And of course, grades and other indicators of performance suffer.

“The simple correlation between mobility and educational performance is disturbing,” said Amy Ellen Schwartz, director of the N.Y.U. Institute for Social Policy. She published a paper on homelessness and education last November.

“Whether it’s moving schools or moving neighborhoods, or moving neighborhoods and schools, kids who move schools do so much poorer than students who move less often,” Schwartz said.

One teacher in New York City’s public school system – who still works part-time and asked to remain anonymous for fear of losing her pension – said educating homeless students is difficult because of the simple lack of a paper trail.

“The children would move so much their records never actually caught up with them, so as a teacher I had to constantly try to figure out what each child knew,” she said. “Many of these children had such spotty attendance it was nearly impossible to decide on promotion.

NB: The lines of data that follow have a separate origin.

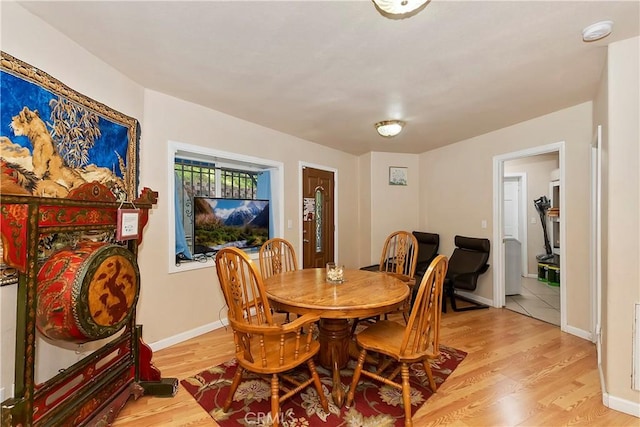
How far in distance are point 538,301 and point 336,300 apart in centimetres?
389

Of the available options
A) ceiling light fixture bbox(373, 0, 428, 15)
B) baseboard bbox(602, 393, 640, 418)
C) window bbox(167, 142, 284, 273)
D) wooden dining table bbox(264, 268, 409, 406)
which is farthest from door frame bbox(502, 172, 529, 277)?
ceiling light fixture bbox(373, 0, 428, 15)

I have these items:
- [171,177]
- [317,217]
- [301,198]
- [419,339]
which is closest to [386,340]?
[419,339]

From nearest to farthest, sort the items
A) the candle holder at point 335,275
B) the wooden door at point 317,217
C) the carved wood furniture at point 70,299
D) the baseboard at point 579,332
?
the carved wood furniture at point 70,299 < the candle holder at point 335,275 < the baseboard at point 579,332 < the wooden door at point 317,217

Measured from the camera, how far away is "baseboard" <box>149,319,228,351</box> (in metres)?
2.74

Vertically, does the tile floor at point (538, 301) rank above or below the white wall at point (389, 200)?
below

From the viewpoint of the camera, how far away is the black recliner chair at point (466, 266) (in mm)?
3795

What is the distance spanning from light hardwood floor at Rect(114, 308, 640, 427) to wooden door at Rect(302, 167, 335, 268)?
1.76m

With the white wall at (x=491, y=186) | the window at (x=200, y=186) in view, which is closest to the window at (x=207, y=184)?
the window at (x=200, y=186)

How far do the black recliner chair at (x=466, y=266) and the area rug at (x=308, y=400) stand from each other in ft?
5.11

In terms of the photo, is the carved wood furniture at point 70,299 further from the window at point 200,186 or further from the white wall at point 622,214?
the white wall at point 622,214

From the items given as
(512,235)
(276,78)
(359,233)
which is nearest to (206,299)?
(276,78)

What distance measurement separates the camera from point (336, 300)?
190 cm

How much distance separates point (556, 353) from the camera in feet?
8.69

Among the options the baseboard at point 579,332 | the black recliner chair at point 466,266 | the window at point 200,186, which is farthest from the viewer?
the black recliner chair at point 466,266
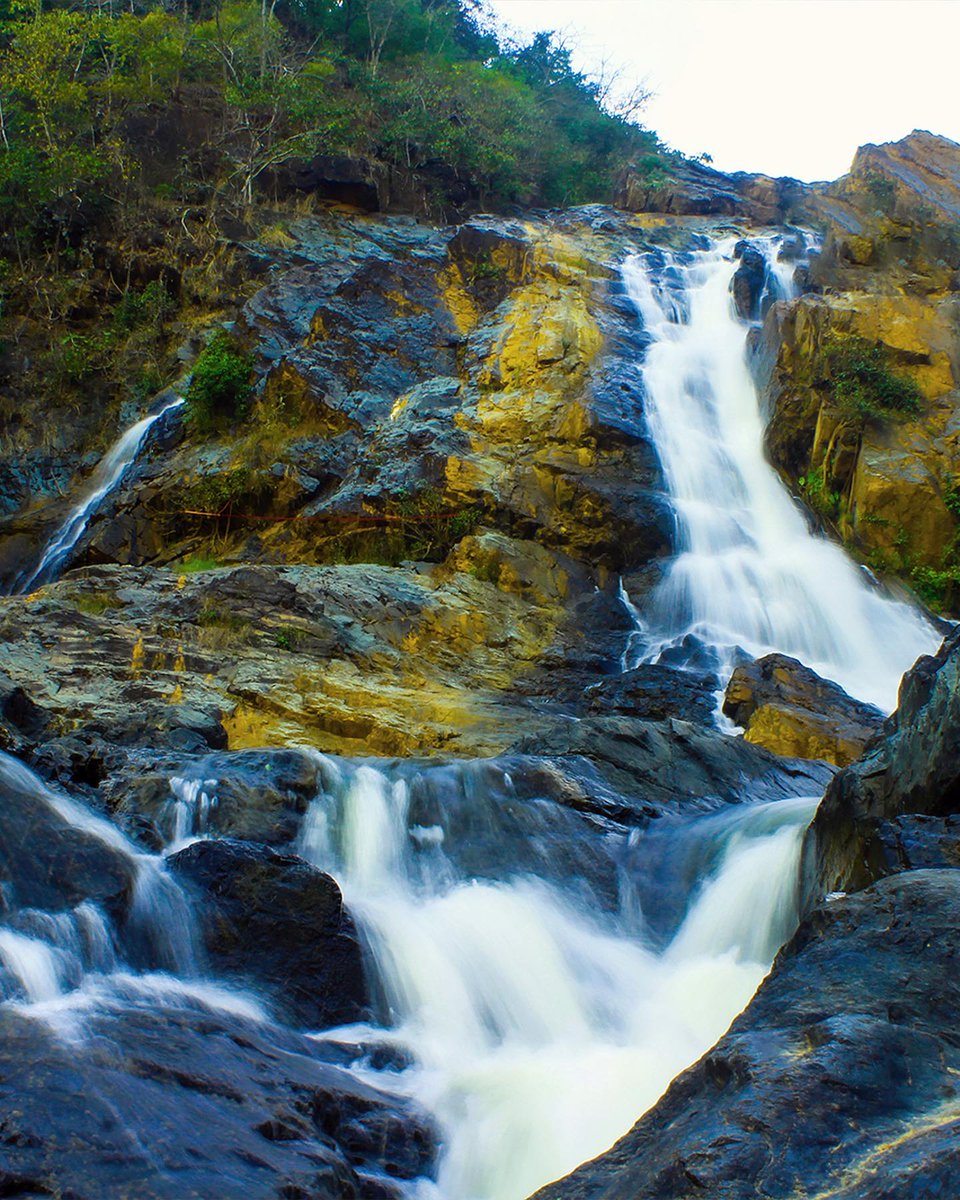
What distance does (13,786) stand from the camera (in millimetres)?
6422

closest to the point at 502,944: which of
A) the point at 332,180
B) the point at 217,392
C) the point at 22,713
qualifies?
the point at 22,713

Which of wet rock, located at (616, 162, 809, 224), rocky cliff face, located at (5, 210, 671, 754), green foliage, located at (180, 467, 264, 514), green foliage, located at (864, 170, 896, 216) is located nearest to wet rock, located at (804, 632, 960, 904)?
rocky cliff face, located at (5, 210, 671, 754)

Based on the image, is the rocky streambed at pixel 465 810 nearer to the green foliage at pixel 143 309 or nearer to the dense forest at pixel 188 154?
the green foliage at pixel 143 309

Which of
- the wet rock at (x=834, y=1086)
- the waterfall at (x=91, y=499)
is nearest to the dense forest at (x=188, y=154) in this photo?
the waterfall at (x=91, y=499)

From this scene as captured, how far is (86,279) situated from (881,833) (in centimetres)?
2351

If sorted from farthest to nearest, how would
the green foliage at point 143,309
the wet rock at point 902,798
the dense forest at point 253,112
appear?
the dense forest at point 253,112
the green foliage at point 143,309
the wet rock at point 902,798

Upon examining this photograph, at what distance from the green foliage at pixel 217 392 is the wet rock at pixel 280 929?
1406 cm

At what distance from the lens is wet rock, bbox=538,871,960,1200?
3.09 m

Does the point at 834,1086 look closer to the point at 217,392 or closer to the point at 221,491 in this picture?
the point at 221,491

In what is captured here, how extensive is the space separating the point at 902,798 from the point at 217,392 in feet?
52.2

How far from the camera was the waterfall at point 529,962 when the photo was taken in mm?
5188

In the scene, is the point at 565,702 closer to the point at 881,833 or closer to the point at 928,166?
the point at 881,833

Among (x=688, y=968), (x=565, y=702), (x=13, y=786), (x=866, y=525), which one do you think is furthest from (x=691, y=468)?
(x=13, y=786)

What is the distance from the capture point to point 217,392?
19172mm
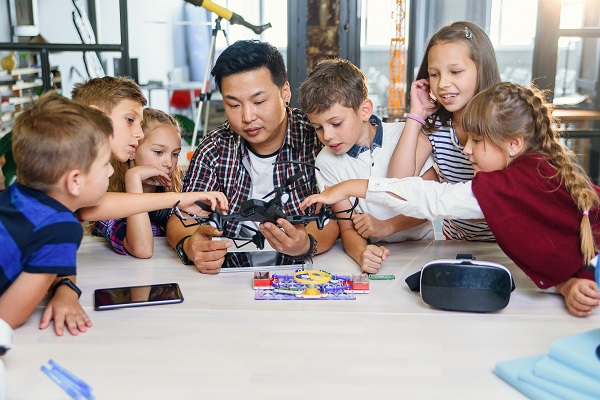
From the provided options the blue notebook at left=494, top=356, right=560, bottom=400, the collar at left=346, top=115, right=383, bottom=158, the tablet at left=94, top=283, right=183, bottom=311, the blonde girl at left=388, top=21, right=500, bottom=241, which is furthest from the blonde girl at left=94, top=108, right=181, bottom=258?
the blue notebook at left=494, top=356, right=560, bottom=400

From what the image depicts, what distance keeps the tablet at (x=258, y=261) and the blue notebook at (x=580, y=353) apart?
2.23 ft

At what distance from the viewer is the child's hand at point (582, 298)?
1190 mm

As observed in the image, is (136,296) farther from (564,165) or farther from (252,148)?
(564,165)

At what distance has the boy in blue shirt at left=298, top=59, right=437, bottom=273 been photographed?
167 centimetres

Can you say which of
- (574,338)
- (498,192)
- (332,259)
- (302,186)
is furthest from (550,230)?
(302,186)

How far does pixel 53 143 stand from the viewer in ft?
3.82

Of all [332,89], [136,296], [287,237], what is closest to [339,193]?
[287,237]

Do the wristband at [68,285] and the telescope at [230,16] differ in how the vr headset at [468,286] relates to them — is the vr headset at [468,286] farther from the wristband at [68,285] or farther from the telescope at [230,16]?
the telescope at [230,16]

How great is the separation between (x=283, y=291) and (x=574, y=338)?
0.57 metres

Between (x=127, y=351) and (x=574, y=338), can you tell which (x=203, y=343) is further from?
(x=574, y=338)

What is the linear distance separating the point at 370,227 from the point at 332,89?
1.25 ft

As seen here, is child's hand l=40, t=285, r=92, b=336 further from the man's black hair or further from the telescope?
the telescope

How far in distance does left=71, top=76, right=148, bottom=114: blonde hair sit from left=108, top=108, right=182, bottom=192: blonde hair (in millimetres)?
101

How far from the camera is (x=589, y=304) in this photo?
1188mm
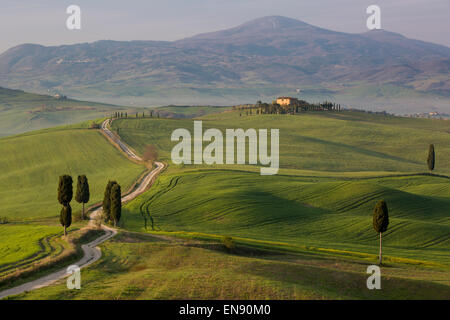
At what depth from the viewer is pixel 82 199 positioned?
3029 inches

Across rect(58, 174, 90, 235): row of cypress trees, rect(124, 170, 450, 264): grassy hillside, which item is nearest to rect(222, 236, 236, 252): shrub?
rect(124, 170, 450, 264): grassy hillside

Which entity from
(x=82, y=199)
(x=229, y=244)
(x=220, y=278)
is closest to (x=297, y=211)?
(x=229, y=244)

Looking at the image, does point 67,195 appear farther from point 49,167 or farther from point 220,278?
point 49,167

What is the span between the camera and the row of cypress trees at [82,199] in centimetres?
5784

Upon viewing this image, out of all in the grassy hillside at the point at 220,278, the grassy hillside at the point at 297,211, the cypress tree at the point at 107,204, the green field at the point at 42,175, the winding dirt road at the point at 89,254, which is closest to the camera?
the grassy hillside at the point at 220,278

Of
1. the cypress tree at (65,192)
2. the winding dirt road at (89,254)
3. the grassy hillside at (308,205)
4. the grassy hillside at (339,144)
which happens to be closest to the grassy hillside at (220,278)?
the winding dirt road at (89,254)

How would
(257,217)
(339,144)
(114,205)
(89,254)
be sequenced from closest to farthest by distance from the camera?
1. (89,254)
2. (114,205)
3. (257,217)
4. (339,144)

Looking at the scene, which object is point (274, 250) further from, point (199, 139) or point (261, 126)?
point (261, 126)

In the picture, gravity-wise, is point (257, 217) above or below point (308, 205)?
below

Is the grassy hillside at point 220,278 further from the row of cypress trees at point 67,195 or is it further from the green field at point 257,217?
the row of cypress trees at point 67,195

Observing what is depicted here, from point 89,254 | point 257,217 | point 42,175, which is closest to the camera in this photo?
point 89,254

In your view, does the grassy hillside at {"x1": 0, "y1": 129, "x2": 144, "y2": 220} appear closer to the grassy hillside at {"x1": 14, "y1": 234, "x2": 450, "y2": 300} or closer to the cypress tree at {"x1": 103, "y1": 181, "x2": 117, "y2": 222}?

Very often the children would be in Queens one day and next in the Bronx if an apartment was available. No thought or consideration was given to consistency in their education.”

But even beyond dealing with mobility, living without permanent housing can be incredibly straining.

“They can’t do the things they want to do when they come from school because we have to be over there in case people from DHS have questions for me,” Walston said.

According to education specialists and child development experts, Walston’s children and the thousands of other homeless kids and teenagers across the city are negatively affected in academic performance. The lack of stability is the main detriment, as children constantly moving face stress from the rigors of mobility and adapting to shelter life.

“We have to get up earlier and when we go to school we come from a shelter when everyone else is coming from home,” said 12-year-old Drachir quietly.

But strong role models can help keep these students stay on top. In 2003, Buckner published a study on “resilient” homeless students, finding that many who succeeded in school had strong parental support. Students were deemed resilient based on mental health and self-regulatory skills. The numbers are low – only 29 percent of students in homelessness were considered resilient, meaning they had the emotional well-being and support systems necessary to succeed in school.

Walston’s children represent both sides of the academic struggle. Her two daughters were doing well.

“She’s on honor roll, we just found out today,” she said, pointing to Drachir, who was in 6th grade. And Skye, then a 4th grader, is a “peer mediator.”

Though 15-year-old Devin was having a harder time – he was in 8th grade and in a class for kids with learning disabilities – he too is getting support from his mom.

“I’m tired of jumping around with my kids,” Walston said. “They need stability.”